**Work required:**
Everything from the line holding "order: Carnivora" through the last line of the listing needs to be repeated exactly, with no other lines.
Top of Available data
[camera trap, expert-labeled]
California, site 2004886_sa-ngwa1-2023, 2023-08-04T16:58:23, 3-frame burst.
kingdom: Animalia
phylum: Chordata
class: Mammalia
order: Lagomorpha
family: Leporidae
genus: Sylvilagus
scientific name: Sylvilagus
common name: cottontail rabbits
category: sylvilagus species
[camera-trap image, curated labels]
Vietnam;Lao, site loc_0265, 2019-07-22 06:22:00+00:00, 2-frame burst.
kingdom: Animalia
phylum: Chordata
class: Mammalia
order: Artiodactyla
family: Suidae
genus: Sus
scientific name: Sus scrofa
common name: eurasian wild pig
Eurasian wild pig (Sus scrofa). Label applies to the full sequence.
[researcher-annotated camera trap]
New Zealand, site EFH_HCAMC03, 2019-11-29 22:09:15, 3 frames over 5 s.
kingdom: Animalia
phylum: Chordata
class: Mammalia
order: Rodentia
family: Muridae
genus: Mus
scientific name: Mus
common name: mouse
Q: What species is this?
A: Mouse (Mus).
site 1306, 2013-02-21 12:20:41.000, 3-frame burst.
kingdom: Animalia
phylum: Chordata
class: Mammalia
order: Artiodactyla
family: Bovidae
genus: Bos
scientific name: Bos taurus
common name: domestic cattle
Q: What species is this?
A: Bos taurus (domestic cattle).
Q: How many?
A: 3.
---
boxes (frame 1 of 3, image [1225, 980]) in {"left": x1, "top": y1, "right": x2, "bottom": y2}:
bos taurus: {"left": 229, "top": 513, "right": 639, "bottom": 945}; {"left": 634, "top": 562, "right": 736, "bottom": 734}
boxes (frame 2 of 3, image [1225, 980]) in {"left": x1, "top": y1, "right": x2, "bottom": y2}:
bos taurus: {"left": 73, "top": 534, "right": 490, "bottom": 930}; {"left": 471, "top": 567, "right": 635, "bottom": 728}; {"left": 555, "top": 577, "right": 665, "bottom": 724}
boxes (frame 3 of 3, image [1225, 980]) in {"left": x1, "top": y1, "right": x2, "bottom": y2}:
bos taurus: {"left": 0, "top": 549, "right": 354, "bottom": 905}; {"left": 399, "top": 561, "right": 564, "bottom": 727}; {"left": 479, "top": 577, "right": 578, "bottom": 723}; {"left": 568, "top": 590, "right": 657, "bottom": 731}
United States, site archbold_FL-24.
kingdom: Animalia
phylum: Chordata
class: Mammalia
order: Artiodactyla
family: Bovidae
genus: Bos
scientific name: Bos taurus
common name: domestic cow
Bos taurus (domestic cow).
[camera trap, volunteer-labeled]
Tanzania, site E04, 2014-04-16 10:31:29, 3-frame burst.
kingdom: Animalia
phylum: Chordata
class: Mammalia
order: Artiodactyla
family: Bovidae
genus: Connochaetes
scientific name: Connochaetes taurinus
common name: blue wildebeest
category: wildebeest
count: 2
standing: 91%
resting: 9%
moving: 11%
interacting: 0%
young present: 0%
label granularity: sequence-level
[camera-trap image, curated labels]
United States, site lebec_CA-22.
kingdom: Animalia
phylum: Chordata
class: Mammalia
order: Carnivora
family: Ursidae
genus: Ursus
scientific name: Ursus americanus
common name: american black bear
Bottom of Available data
**Result of this task:**
order: Carnivora
family: Ursidae
genus: Ursus
scientific name: Ursus americanus
common name: american black bear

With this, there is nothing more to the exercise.